Un vrai shit storm, comme on dit en bon français. Et de susciter des réactions outrées des associations agricoles romandes qui ont fait part de leur colère, médiatisée notamment dans les quotidiens «Le Temps» et «La Liberté.» Même l’émission «Mise au Point» a ouvert son édition de dimanche dernier avec un sujet satirique contant les malheurs du communicant.

Ce n'est pas tout. Sur Facebook, Arnaud Rochat, agriculteur de 23 ans dans le Nord vaudois, leader de la contestation paysanne en Suisse romande et créateur du groupe «Révolte agricole Suisse», qui compte plus de 9000 membres, a exprimé son courroux. 

Dans une vidéo, on peut voir l’agriculteur dire: «Réponse de la révolte paysanne aux propos de Monsieur Tristan Cerf. Certes, des excuses vont de soi, mais nous pensons surtout que les consommateurs seraient très intéressés que vous leur communiquiez les marges que vous faites sur le dos de vos guignols.» Et d’appeler au boycott de la Migros jusqu’à nouvel ordre.

Les agriculteurs sont en colère despuis des mois. Ils accusent le géant suisse de la distribution de pratiquer des marges trop grandes et d’être ainsi l’un des facteurs d’appauvrissement du secteur.

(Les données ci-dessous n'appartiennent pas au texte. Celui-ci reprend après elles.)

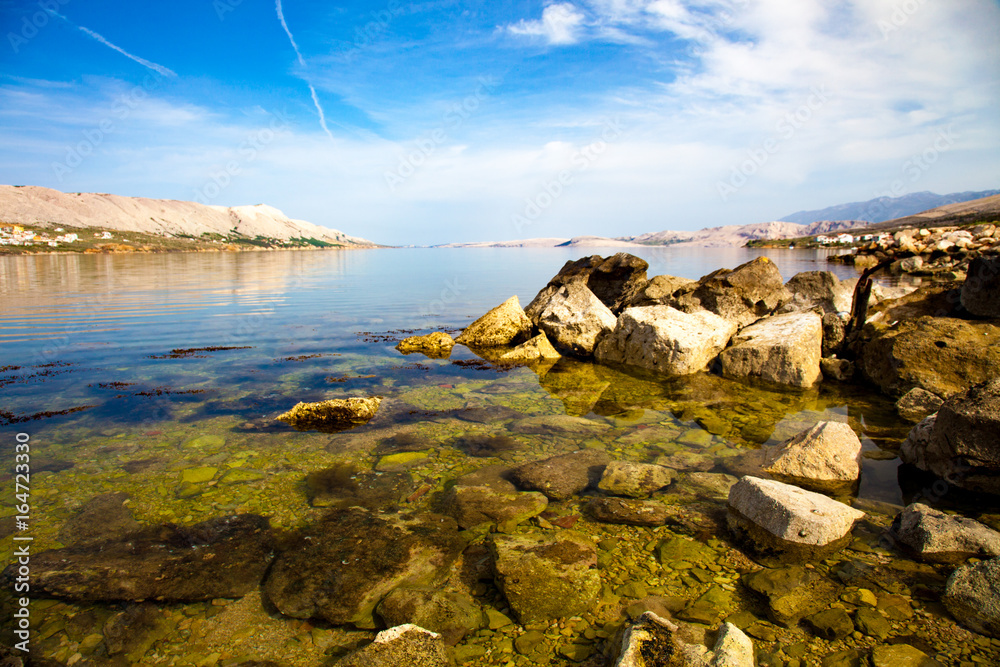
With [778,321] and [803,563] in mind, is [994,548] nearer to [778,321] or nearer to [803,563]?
[803,563]

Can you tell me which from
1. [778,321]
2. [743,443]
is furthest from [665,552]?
[778,321]

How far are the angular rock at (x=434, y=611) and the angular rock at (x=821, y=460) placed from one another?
5025mm

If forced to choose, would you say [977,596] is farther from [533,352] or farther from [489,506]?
[533,352]

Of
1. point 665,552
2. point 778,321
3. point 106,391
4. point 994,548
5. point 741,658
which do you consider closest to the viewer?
point 741,658

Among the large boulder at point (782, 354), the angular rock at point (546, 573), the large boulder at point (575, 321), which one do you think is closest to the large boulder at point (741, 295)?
the large boulder at point (782, 354)

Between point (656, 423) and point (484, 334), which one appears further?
point (484, 334)

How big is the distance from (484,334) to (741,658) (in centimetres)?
1447

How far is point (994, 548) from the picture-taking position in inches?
187

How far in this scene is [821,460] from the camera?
22.0 feet

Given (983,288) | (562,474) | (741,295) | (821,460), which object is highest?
(983,288)

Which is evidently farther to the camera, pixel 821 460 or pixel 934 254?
pixel 934 254

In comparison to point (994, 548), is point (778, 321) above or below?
above

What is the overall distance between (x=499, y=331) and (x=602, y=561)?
1269cm

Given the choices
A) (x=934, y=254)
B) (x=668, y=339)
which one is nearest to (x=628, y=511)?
(x=668, y=339)
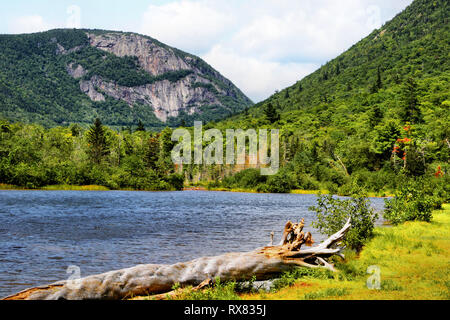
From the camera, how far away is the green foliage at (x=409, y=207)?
3058 centimetres

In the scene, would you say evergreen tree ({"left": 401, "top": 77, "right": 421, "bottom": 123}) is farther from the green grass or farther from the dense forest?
the green grass

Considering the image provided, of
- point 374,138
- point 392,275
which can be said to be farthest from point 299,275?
point 374,138

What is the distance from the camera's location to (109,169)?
4838 inches

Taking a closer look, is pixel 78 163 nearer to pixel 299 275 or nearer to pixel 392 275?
pixel 299 275

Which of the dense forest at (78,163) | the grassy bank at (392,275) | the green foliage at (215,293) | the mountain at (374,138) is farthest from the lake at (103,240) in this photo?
the dense forest at (78,163)

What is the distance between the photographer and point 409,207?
3181 cm

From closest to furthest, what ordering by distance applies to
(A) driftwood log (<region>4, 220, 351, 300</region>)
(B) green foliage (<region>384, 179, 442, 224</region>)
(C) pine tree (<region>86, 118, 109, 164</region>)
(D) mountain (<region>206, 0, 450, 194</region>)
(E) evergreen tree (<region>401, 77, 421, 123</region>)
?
1. (A) driftwood log (<region>4, 220, 351, 300</region>)
2. (B) green foliage (<region>384, 179, 442, 224</region>)
3. (D) mountain (<region>206, 0, 450, 194</region>)
4. (C) pine tree (<region>86, 118, 109, 164</region>)
5. (E) evergreen tree (<region>401, 77, 421, 123</region>)

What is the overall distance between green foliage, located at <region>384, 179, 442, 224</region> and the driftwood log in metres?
16.7

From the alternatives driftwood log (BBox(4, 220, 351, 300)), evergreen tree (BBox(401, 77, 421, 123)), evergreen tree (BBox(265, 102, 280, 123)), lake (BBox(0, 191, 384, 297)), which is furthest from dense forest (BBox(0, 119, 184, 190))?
driftwood log (BBox(4, 220, 351, 300))

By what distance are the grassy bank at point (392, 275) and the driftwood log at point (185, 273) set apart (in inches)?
42.6

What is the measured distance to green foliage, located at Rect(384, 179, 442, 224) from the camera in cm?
3058

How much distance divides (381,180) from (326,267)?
95.6 meters

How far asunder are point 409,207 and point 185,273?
23.8 m

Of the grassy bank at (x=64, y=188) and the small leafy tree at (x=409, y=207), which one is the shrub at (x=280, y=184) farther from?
the small leafy tree at (x=409, y=207)
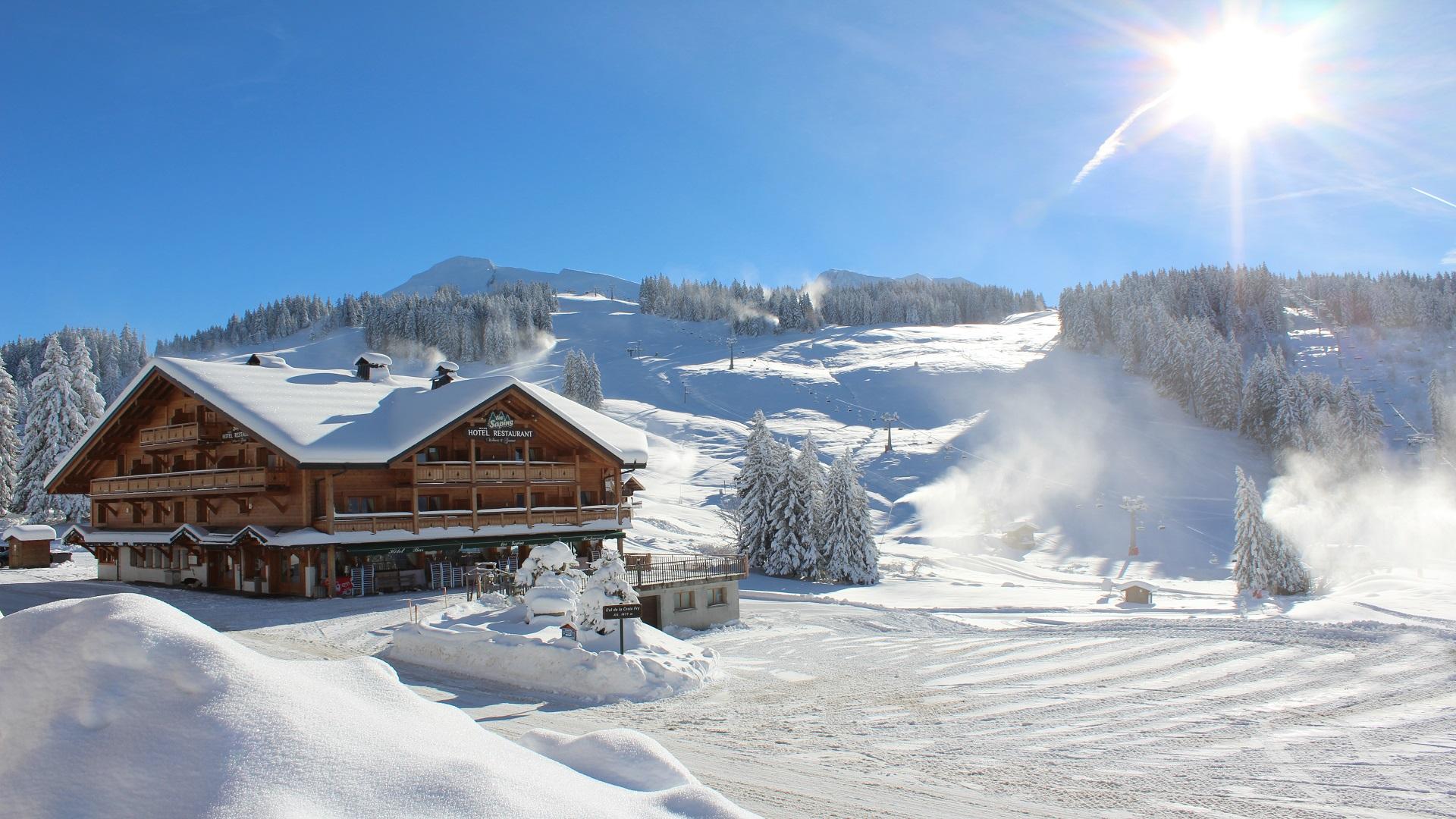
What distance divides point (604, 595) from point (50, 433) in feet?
175

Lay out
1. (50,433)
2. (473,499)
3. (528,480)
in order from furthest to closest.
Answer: (50,433) → (528,480) → (473,499)

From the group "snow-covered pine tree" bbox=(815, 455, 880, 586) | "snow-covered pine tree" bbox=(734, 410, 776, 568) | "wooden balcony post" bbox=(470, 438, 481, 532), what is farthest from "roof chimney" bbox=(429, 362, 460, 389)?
"snow-covered pine tree" bbox=(815, 455, 880, 586)

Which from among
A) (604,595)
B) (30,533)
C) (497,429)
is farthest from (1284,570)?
(30,533)

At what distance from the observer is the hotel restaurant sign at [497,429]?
112 feet

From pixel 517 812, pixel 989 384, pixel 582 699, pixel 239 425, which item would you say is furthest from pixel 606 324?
pixel 517 812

Quelques jours après ces événements, nous avons passé un coup de fil à Arnaud Rochat pour voir si le soufflé de la colère était retombé. Pour prendre le pouls, aussi, de cette révolte paysanne qui traverse la Suisse, mais également l’Allemagne, la Belgique, La France et l’Allemagne. Interview.

Arnaud Rochat, êtes-vous toujours en colère contre le porte-parole de Migros?
Evidemment. On aurait bien aimé obtenir une réponse de sa part. 

Vous n'avez pas eu de réponse directe, ni d’excuses?
Non. On ne les a pas vues ni entendues, en tout cas. Tristan Cerf a présenté ses excuses dans la presse. Mais pas directement à nous. Donc, nous, nous ne sommes pas satisfaits.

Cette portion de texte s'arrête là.